As archbishop of Canterbury, Thomas Cranmer played a key role in the English Reformation. When he first heard about his appointment, though, he balked. Away in Europe, he delayed his return to England for seven weeks, hoping Henry would get impatient and appoint someone else.

Cranmer’s Book of Common Prayer, the liturgy of the Anglican church (including the Episcopal church), is known for its memorable expression of Christian theology. But Cranmer was only a modestly talented student, ranking thirty-second in his Cambridge class of 42.

Before he was a priest, Cranmer married, but his wife died in childbirth within a year. After becoming ordained as a priest, Cranmer married again, and he kept the marriage a secret for his first 14 years as archbishop because priestly marriage was forbidden.

Some have accused Cranmer of making a deal with Henry: if appointed archbishop of Canterbury, he would resolve Henry’s “privy question”—his need to legally divorce Catherine of Aragon and marry Anne Boleyn. Long before his appointment, Cranmer believed Henry’s divorce was justified and had encouraged Henry to gain wider approval for it.

The divorce question was debated in Europe’s major universities, and many theologians had opinions about it. The most unusual may have been Martin Luther’s: “I would rather permit the king to marry still another woman and to have, according to the examples of the patriarchs and kings [of Scripture], two women or queens at the same time.”

Henry VIII was not a Protestant, even after his break from Rome. He believed in transubstantiation, priestly celibacy, and other Catholic doctrines. He wanted Catholicism without the pope. Thus he had both Protestants and Roman Catholics executed in his reign—anyone who would not acknowledge him as supreme head of his church.

In the early 1530s, William Tyndale was persecuted by Henry VIII and executed in exile for, among other things, translating the Bible into English. Two years later, by Henry VIII’s orders, an English Bible was placed in every English church, and everyone was encouraged to read it; the earliest edition of this required Bible contained large portions of Tyndale’s translation.

By 1540, however, Henry forbade anyone under the rank of gentleman or merchant to read large portions of the Bible. Henry believed the Devil was causing a sinister understanding of Scripture to enter people’s hearts.

Cranmer was almost fanatical in his obedience to his sovereign, whom he believed was the divinely appointed head of the church. For example, to satisfy Henry, he ruled that Henry’s marriage to Anne of Cleves would be lawful. But when Henry wanted a divorce six months later, Cranmer approved it on the grounds that the original marriage was unlawful.

Henry VIII liked his archbishop and removed him from harm. When Cranmer’s enemies wanted Cranmer tried for treason, Henry appointed Cranmer the head of the commission to investigate the charges.

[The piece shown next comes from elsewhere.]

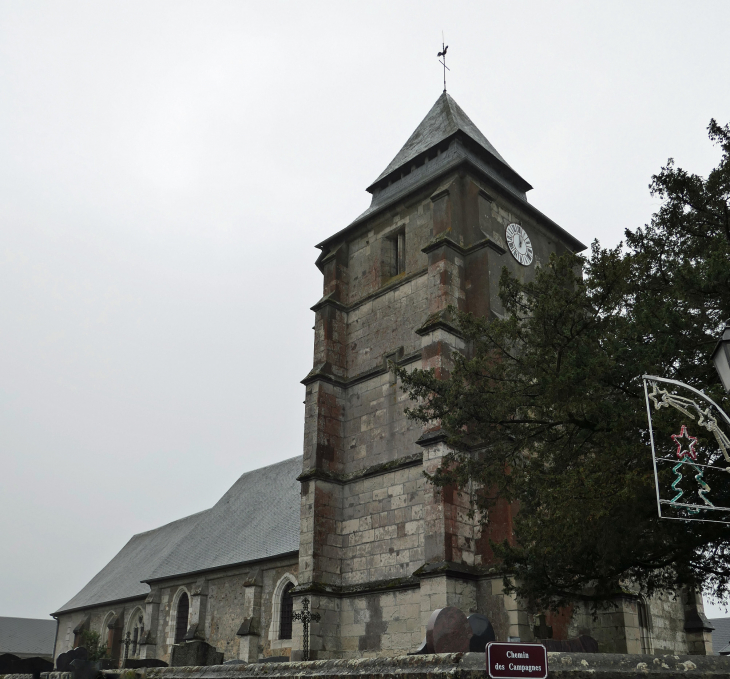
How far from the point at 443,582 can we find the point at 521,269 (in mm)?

In composing his Book of Common Prayer, Cranmer took five medieval liturgical tomes and reduced them into a single volume. His liturgy is still used by the Church of England today, nearly 450 years later.

When Cranmer’s Book of Common Prayer was required to be used in churches across England, thousands rebelled, some violently. But the rebels were disturbed not because of the service’s Protestant theology but because it was no longer in Latin but in English.

In the weeks before his execution, Cranmer recanted his Protestantism several times. On the day he was executed, though, he recanted once more—“As for the pope, I refuse him as Christ’s enemy and Antichrist, with all his false doctrines”—and so died a Reformation martyr.

At first, Anglicanism flourished in England and its English-speaking colonies (including the Episcopal church in the U.S.). The United Kingdom still has over half of the world’s 51 million Anglicans, but today more Anglicans worship in Africa than in the U.S., Canada, and Australia combined.